**Problem statement:** A copy is needed of each line in the records that has the word "recaptcha".

Saved entries
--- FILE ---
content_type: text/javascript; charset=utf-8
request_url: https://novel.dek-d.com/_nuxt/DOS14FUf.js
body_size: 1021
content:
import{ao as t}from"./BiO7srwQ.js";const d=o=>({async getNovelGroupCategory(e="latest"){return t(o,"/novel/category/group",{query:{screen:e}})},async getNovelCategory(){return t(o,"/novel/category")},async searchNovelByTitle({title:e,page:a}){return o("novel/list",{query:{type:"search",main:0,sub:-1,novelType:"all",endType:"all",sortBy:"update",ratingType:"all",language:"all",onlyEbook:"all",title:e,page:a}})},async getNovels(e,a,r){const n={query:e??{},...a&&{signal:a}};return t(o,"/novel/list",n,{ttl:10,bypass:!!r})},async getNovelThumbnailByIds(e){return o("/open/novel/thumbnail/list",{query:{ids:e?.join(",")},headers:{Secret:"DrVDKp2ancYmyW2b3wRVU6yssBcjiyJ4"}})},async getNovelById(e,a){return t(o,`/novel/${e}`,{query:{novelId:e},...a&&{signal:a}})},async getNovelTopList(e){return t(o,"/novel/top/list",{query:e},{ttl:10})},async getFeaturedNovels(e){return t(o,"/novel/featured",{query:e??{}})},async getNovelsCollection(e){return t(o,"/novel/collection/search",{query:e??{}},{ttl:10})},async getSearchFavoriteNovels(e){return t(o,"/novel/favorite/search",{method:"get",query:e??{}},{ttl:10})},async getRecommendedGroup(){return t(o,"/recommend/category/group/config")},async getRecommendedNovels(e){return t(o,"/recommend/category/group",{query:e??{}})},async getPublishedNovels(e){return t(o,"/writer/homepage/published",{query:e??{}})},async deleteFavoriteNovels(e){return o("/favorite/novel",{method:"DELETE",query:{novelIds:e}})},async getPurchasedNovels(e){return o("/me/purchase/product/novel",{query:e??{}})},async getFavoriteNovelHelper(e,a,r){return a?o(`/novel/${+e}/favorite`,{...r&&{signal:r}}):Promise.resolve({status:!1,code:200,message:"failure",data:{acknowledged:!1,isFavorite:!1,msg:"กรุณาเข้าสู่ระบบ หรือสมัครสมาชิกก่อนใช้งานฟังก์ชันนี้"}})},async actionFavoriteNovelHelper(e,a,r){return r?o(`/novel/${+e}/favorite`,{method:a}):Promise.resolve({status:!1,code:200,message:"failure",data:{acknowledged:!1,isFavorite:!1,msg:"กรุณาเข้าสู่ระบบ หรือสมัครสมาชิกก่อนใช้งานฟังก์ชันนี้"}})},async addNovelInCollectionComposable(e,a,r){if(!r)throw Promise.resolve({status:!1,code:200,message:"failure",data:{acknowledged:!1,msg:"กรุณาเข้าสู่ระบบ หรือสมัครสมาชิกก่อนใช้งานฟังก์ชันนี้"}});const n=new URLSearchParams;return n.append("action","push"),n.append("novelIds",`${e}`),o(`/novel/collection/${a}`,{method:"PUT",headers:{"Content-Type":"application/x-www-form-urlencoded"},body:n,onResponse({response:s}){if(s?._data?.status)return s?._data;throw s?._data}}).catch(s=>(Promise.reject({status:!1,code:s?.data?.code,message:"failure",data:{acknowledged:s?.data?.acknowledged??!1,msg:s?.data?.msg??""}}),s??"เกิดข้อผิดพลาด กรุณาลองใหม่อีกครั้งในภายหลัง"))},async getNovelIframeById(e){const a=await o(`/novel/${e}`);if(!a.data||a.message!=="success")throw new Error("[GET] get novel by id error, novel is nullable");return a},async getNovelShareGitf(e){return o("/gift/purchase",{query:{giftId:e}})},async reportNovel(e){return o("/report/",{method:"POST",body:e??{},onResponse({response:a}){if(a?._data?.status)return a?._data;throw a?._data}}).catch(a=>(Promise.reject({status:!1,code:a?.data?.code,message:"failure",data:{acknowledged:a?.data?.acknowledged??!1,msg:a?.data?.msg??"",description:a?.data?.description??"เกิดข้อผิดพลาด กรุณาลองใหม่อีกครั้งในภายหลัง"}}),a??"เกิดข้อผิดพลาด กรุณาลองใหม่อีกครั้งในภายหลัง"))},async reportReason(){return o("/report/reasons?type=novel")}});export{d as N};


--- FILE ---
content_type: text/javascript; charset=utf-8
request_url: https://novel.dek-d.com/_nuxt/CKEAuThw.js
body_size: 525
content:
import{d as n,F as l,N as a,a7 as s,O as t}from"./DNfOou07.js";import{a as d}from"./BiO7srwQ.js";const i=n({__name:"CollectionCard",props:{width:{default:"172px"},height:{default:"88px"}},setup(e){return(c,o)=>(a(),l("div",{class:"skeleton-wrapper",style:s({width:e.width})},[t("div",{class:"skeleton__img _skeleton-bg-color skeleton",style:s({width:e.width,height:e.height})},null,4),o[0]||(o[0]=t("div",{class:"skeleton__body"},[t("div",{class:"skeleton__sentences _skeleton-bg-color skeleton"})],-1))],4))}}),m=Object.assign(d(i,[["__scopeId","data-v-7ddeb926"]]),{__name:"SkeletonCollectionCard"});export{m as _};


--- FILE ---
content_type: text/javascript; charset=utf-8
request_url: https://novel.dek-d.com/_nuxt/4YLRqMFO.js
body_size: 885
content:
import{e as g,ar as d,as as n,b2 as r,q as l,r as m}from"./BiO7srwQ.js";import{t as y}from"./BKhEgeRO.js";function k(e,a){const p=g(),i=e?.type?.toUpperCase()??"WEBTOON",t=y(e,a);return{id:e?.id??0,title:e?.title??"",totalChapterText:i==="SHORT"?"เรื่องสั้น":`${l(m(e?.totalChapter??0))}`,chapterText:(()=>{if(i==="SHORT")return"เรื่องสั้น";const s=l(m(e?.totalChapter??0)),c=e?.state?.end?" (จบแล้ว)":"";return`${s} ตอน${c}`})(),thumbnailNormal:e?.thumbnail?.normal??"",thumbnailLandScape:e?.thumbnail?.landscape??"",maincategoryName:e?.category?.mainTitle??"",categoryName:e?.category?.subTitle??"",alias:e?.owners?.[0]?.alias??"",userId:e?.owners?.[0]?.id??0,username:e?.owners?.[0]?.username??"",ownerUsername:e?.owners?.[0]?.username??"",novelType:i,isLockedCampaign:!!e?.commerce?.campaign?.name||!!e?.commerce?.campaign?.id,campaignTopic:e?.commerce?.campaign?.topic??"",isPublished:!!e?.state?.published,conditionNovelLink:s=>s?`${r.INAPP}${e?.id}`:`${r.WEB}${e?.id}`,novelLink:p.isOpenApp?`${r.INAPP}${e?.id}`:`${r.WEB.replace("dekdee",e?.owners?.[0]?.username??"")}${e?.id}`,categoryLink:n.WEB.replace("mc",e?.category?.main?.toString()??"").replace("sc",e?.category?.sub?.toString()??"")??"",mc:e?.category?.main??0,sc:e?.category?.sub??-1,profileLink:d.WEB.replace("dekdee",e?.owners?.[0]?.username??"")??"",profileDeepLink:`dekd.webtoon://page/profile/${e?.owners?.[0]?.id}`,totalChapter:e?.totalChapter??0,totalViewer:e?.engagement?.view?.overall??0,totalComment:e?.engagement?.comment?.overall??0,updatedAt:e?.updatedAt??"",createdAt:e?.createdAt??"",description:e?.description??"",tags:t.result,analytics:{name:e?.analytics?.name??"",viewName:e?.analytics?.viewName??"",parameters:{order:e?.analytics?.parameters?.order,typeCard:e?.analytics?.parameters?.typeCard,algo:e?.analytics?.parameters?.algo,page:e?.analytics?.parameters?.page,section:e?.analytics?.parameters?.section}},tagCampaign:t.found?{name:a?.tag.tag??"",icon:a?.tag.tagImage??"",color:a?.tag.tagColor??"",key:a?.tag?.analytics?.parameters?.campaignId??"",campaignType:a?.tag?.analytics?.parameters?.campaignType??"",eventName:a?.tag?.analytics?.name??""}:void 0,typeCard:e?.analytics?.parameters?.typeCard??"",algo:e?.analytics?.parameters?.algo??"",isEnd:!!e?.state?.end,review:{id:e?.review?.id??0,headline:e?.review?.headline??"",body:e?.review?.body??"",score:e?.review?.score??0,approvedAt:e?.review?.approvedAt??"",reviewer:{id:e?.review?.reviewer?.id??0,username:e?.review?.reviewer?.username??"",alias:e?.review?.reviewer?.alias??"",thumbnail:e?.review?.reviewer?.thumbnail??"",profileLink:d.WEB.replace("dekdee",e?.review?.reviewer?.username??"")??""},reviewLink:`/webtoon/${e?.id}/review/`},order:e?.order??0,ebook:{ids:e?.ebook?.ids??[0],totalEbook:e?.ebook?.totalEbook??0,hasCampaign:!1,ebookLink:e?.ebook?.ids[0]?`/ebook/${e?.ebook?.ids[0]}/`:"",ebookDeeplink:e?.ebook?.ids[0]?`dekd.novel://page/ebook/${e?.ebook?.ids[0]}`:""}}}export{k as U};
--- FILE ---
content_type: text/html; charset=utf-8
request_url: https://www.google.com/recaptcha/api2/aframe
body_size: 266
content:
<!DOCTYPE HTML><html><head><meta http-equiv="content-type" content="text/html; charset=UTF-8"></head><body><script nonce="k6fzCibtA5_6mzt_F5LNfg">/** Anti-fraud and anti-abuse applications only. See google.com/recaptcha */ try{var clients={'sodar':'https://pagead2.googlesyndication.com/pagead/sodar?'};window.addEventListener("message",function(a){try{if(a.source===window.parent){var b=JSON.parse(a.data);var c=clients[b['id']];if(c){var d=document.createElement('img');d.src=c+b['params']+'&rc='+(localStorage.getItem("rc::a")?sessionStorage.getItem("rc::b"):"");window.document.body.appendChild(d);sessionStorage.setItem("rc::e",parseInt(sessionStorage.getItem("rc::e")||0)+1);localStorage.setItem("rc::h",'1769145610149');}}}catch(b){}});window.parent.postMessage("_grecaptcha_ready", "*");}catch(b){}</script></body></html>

**Exercise answer:**
request_url: https://www.google.com/recaptcha/api2/aframe
<!DOCTYPE HTML><html><head><meta http-equiv="content-type" content="text/html; charset=UTF-8"></head><body><script nonce="k6fzCibtA5_6mzt_F5LNfg">/** Anti-fraud and anti-abuse applications only. See google.com/recaptcha */ try{var clients={'sodar':'https://pagead2.googlesyndication.com/pagead/sodar?'};window.addEventListener("message",function(a){try{if(a.source===window.parent){var b=JSON.parse(a.data);var c=clients[b['id']];if(c){var d=document.createElement('img');d.src=c+b['params']+'&rc='+(localStorage.getItem("rc::a")?sessionStorage.getItem("rc::b"):"");window.document.body.appendChild(d);sessionStorage.setItem("rc::e",parseInt(sessionStorage.getItem("rc::e")||0)+1);localStorage.setItem("rc::h",'1769145610149');}}}catch(b){}});window.parent.postMessage("_grecaptcha_ready", "*");}catch(b){}</script></body></html>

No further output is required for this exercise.